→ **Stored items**

# # # # # # #

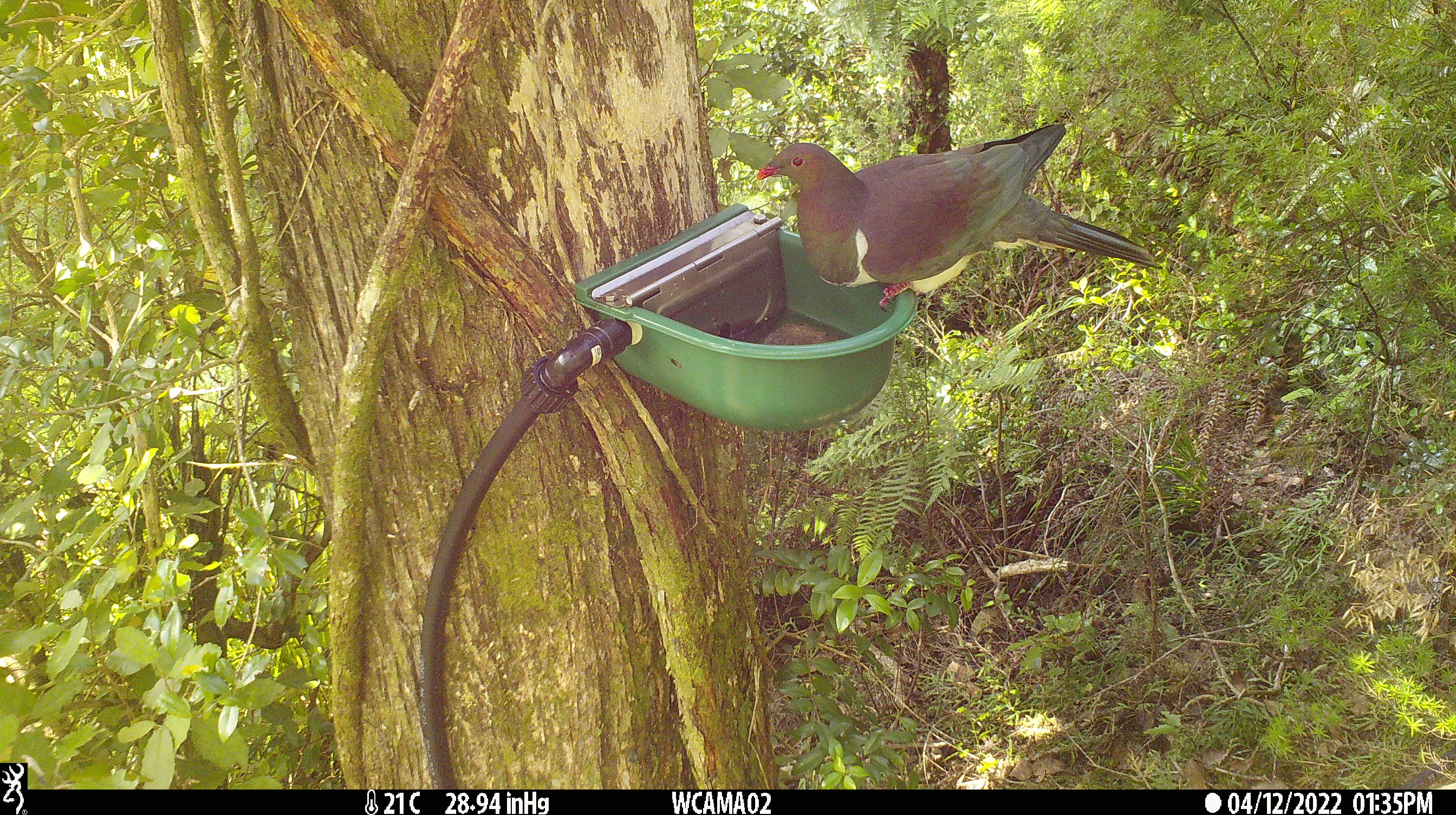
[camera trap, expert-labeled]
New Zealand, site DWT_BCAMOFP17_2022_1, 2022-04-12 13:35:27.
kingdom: Animalia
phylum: Chordata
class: Aves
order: Columbiformes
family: Columbidae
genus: Hemiphaga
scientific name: Hemiphaga novaeseelandiae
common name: new zealand pigeon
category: kereru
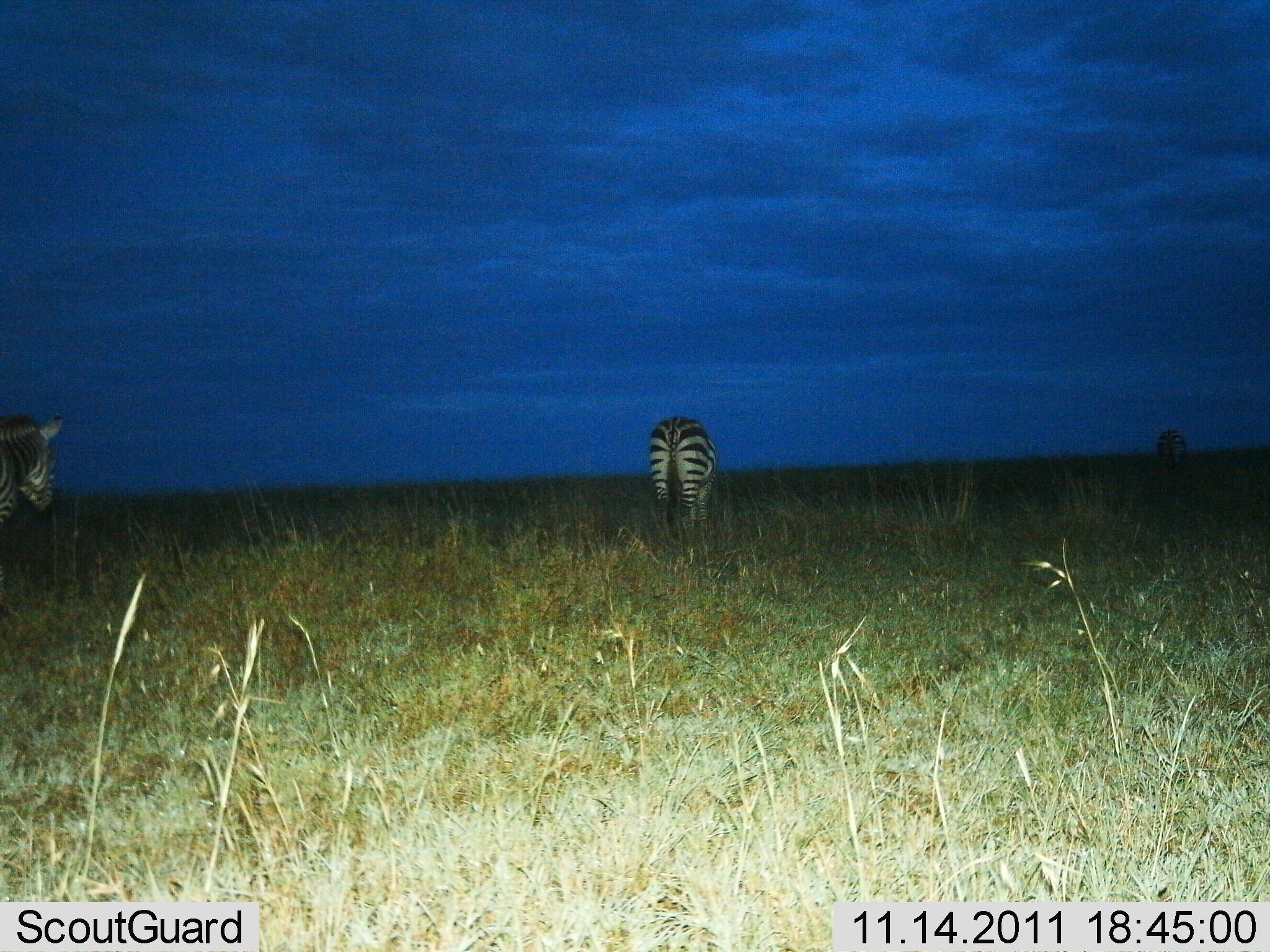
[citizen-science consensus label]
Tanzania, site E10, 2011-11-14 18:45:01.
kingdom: Animalia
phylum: Chordata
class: Mammalia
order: Perissodactyla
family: Equidae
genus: Equus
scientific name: Equus quagga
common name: plains zebra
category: zebra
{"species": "zebra (plains zebra) (Equus quagga)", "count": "3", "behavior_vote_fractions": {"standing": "55%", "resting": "0%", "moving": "27%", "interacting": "0%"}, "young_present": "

# # # # # # #

→ **Problem to solve**
Retype all of the data above word for word, excluding the pictures.

→ **Answer for the task**
[camera trap, expert-labeled]
New Zealand, site DWT_BCAMOFP17_2022_1, 2022-04-12 13:35:27.
kingdom: Animalia
phylum: Chordata
class: Aves
order: Columbiformes
family: Columbidae
genus: Hemiphaga
scientific name: Hemiphaga novaeseelandiae
common name: new zealand pigeon
category: kereru
[citizen-science consensus label]
Tanzania, site E10, 2011-11-14 18:45:01.
kingdom: Animalia
phylum: Chordata
class: Mammalia
order: Perissodactyla
family: Equidae
genus: Equus
scientific name: Equus quagga
common name: plains zebra
category: zebra
{"species": "zebra (plains zebra) (Equus quagga)", "count": "3", "behavior_vote_fractions": {"standing": "55%", "resting": "0%", "moving": "27%", "interacting": "0%"}, "young_present": "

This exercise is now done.